▶ **Excerpted text**:
◆ ◆ ◆ ◆

Monday, April 2, 2018

GBU-38 500 lb JDAM

A scale modeler's guide

Since its introduction to combat in 2004, the GBU-38 has given air forces across the globe the ability to hit ground targets with greater precision and confidence to avoid unnecessary collateral damage. It is capable of being delivered from every tactical fighter in the US inventory as well as several air frames that have since been retired. The GBU-38 has also been cleared for use on an assortment of foreign aircraft. Such widespread use means that a modeler who intends to build a subject of a modern jet fighter that has been involved in the Global War on Terror stands a great chance of being able to mount the JDAM on their kit. Having the right references for just such a circumstance is key.

The Bomb

Together the US Navy and Air Force conceived requirements for a new precision guided munition at the end of the first Gulf War. The venture was named JDAM, for Joint Direct Attack Munition and soon found success using GPS assisted inertial navigation systems that could be packaged into guidance kits and attached to legacy "dumb bombs". These JDAM kits could be fitted to a variety of bomb bodies thus giving existing munitions a powerful new ability.

◆ ◆ ◆ ◆

▶ **Information provided**:

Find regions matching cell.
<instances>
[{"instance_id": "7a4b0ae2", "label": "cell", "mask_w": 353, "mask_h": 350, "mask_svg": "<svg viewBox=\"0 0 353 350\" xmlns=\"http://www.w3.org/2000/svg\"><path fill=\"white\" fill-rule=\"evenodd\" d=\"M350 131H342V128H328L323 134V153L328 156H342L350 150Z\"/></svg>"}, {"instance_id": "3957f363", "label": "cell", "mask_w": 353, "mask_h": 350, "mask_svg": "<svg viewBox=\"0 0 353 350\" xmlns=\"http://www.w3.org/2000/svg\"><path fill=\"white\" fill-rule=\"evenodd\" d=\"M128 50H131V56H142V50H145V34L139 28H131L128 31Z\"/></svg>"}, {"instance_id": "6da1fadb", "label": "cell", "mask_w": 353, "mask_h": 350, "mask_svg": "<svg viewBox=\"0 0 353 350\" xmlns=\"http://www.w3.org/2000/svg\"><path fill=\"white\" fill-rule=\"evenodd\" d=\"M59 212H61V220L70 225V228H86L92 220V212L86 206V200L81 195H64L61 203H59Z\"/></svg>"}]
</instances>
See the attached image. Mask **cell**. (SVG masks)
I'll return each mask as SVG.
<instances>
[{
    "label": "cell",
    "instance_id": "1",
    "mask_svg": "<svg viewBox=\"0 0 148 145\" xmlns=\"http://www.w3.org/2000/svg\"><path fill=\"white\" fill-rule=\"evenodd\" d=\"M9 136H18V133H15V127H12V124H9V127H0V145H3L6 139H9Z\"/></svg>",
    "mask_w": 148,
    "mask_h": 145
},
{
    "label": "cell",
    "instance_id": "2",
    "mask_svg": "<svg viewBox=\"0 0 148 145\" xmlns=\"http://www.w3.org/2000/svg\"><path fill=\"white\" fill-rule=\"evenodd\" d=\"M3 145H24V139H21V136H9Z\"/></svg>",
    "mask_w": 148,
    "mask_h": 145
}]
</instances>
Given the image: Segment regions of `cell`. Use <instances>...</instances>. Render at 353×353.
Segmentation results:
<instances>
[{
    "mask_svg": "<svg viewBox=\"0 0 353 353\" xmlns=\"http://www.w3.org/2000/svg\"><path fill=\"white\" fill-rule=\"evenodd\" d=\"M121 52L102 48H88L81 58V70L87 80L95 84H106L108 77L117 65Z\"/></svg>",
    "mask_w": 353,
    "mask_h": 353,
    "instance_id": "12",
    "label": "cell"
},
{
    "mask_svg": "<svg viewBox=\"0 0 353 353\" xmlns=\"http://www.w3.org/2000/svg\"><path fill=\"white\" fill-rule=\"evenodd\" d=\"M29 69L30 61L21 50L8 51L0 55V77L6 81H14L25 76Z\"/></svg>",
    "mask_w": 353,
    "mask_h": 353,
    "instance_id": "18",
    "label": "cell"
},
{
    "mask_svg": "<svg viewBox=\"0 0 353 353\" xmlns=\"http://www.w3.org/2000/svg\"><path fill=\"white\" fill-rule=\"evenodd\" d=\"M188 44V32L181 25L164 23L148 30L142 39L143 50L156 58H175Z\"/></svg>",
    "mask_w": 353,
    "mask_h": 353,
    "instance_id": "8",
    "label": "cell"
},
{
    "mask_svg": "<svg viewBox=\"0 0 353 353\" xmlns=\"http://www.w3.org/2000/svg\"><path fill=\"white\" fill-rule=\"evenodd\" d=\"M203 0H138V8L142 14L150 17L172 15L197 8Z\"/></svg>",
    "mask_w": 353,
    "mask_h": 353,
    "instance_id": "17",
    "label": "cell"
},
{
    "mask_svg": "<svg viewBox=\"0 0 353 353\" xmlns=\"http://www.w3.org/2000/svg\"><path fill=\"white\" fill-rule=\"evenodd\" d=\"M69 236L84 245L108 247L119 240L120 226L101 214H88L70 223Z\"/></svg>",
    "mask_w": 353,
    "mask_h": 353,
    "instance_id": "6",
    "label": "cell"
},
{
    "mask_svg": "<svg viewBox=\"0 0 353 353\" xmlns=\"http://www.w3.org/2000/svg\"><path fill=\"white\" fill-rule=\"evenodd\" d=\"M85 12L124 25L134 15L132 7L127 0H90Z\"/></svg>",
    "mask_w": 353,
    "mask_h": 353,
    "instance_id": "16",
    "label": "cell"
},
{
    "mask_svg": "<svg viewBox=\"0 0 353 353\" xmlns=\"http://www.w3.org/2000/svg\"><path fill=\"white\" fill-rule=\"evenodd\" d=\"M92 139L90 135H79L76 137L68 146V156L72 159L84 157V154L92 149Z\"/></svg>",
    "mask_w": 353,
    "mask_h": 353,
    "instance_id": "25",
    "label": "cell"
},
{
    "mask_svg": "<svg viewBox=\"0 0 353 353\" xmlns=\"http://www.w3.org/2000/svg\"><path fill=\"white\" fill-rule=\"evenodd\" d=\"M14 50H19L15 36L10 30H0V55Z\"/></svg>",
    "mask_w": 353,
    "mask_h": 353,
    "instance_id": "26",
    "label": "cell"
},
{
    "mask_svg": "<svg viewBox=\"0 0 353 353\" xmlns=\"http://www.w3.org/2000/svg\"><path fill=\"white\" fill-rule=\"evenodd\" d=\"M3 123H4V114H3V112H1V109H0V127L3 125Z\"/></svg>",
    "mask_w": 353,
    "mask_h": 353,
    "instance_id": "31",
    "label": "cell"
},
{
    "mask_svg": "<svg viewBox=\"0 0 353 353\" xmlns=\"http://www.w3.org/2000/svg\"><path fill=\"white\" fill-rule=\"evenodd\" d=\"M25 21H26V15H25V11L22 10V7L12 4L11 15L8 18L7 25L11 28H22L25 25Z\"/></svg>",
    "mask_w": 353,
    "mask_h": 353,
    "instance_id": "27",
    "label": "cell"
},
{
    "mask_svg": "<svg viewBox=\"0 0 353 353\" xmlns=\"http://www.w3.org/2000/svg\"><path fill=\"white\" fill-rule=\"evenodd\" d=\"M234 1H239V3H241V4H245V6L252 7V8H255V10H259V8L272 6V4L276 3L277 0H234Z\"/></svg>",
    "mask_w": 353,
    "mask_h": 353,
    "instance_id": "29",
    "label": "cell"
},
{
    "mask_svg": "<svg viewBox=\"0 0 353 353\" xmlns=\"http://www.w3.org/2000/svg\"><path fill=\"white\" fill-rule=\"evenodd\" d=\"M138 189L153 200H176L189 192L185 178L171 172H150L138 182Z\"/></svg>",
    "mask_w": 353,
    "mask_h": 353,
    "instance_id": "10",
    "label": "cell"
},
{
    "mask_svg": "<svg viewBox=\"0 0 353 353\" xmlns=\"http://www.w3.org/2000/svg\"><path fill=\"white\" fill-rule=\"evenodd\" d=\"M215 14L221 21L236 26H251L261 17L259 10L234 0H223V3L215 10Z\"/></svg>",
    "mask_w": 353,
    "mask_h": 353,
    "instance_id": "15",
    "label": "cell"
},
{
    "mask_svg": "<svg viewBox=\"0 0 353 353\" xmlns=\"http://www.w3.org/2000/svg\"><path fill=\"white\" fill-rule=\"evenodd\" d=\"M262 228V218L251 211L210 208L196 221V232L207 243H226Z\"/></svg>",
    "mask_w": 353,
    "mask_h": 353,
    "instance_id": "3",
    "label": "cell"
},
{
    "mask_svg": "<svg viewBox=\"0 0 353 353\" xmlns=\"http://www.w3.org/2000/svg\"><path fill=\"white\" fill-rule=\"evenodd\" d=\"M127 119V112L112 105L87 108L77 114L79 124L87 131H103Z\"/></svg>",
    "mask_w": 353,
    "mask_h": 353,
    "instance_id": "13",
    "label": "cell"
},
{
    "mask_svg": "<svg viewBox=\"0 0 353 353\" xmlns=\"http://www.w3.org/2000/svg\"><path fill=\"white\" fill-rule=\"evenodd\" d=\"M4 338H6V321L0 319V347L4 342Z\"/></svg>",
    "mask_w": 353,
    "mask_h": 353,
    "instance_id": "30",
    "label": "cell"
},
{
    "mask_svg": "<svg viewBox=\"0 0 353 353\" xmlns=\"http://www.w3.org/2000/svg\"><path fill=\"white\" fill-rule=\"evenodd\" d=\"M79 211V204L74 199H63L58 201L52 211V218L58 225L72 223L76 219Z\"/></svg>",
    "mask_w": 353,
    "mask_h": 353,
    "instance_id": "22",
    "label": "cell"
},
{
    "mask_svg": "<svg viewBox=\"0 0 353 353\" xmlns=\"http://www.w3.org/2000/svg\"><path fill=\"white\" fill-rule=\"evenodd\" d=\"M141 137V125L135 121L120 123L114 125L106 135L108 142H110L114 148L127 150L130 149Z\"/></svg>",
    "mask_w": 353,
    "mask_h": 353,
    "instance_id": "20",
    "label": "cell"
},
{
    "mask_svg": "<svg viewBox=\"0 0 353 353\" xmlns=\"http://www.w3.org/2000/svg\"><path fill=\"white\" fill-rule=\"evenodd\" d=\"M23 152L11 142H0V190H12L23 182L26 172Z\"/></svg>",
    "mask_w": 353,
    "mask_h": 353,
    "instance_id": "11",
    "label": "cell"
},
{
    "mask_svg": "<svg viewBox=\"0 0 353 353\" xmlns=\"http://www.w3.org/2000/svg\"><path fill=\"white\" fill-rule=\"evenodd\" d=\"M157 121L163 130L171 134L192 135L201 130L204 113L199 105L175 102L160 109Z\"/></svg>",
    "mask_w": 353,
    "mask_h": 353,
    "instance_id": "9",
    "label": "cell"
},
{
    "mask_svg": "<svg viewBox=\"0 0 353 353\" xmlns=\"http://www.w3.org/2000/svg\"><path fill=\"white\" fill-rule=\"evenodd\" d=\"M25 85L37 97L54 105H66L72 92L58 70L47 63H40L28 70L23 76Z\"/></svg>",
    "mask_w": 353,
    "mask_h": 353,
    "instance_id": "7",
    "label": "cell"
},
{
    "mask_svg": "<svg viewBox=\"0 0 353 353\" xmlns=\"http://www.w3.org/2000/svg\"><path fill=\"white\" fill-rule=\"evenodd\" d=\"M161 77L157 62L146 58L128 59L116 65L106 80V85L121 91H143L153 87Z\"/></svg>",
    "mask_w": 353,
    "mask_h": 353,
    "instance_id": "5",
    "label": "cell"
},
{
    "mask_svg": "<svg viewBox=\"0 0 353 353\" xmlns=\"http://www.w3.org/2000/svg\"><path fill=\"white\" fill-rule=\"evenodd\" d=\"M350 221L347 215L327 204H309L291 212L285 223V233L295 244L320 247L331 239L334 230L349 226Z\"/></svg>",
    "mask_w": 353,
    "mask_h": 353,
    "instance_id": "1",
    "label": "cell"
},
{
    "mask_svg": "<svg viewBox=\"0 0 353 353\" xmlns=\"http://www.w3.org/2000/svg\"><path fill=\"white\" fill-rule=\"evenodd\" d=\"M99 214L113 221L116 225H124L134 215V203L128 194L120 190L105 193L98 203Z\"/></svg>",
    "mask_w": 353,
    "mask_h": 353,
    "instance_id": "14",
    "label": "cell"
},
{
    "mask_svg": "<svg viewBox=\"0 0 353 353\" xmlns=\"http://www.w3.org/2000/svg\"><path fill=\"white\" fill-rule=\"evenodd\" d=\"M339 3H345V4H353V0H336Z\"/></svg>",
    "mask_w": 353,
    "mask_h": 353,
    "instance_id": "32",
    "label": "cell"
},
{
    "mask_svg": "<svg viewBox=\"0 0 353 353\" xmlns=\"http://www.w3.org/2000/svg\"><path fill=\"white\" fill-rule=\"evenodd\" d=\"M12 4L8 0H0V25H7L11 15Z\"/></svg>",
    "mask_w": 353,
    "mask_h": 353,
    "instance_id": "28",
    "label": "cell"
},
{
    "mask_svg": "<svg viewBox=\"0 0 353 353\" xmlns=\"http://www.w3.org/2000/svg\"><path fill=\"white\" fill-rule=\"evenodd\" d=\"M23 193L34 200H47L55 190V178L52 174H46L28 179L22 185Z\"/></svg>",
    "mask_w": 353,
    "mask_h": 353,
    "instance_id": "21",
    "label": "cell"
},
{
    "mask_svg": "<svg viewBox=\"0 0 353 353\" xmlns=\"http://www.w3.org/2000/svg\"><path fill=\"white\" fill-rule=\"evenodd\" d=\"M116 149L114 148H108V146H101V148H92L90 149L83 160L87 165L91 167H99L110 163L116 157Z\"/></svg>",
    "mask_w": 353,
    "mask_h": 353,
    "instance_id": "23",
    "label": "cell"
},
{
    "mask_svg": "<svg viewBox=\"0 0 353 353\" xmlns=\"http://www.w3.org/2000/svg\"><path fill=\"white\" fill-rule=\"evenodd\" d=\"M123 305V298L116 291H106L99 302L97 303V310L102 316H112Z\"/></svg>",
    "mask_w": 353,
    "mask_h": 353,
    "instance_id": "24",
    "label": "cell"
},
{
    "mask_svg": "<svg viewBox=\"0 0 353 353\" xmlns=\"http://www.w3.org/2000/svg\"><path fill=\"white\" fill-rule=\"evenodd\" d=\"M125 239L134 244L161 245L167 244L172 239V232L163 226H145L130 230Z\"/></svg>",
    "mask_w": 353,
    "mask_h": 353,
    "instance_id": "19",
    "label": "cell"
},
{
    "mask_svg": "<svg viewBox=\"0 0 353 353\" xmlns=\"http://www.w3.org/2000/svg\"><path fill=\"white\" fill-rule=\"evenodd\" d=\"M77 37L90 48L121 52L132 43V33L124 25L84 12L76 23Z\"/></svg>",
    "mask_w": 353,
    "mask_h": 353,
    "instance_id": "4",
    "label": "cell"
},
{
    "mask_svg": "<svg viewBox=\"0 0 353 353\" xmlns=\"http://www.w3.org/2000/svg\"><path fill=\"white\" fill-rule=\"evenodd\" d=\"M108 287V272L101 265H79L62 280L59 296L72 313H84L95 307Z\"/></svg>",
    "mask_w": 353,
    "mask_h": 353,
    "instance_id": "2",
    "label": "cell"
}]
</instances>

◆ ◆ ◆ ◆

▶ **Your tasks**:
1. Please reproduce the part of the GBU-38 guide that opens with the words containing "GBU-38 500 lb" and closes with "circumstance is key.".
2. Carry the GBU-38 guide forward from its last sentence.

▶ **Task-by-task outputs**:
1.
GBU-38 500 lb JDAM

A scale modeler's guide

Since its introduction to combat in 2004, the GBU-38 has given air forces across the globe the ability to hit ground targets with greater precision and confidence to avoid unnecessary collateral damage. It is capable of being delivered from every tactical fighter in the US inventory as well as several air frames that have since been retired. The GBU-38 has also been cleared for use on an assortment of foreign aircraft. Such widespread use means that a modeler who intends to build a subject of a modern jet fighter that has been involved in the Global War on Terror stands a great chance of being able to mount the JDAM on their kit. Having the right references for just such a circumstance is key.

2.
The foundation of the typical GBU-38 is the Mk82 bomb body but may also be the BLU-111 (identical to the Mk82 except that it contains PBXN-109 explosive filler rather than Tritonal) or the composite case warhead BLU-129.

Mk82 500 lb bomb body capable of being converted to a GBU-38 JDAM. This particular one is inert as shown on the stencil.
Two BLU-129/B composite bomb bodies about to receive their guidance packages to become JDAMs. The yellow diamonds denote the high explosive hazard of the munitions and denote that they are composite cased warheads.
The BLU-111 is favored by the United States Navy, as seen here. The three yellow stripes are an indicator that they are indeed BLU-111 500 lb bomb bodies. The USN uses two stripes to indicate that a munition is a high explosive hazard and has had a thermally protective coat added to it. The third stripe indicates the PBXN-109 explosive filler.

The Nose

Part of the process for turning a "dumb bomb" into a more intelligent munition involves adding a few accessories to improve its accuracy. Several features on the nose of the GBU-38 are distinct and make them easy to identify from other munitions.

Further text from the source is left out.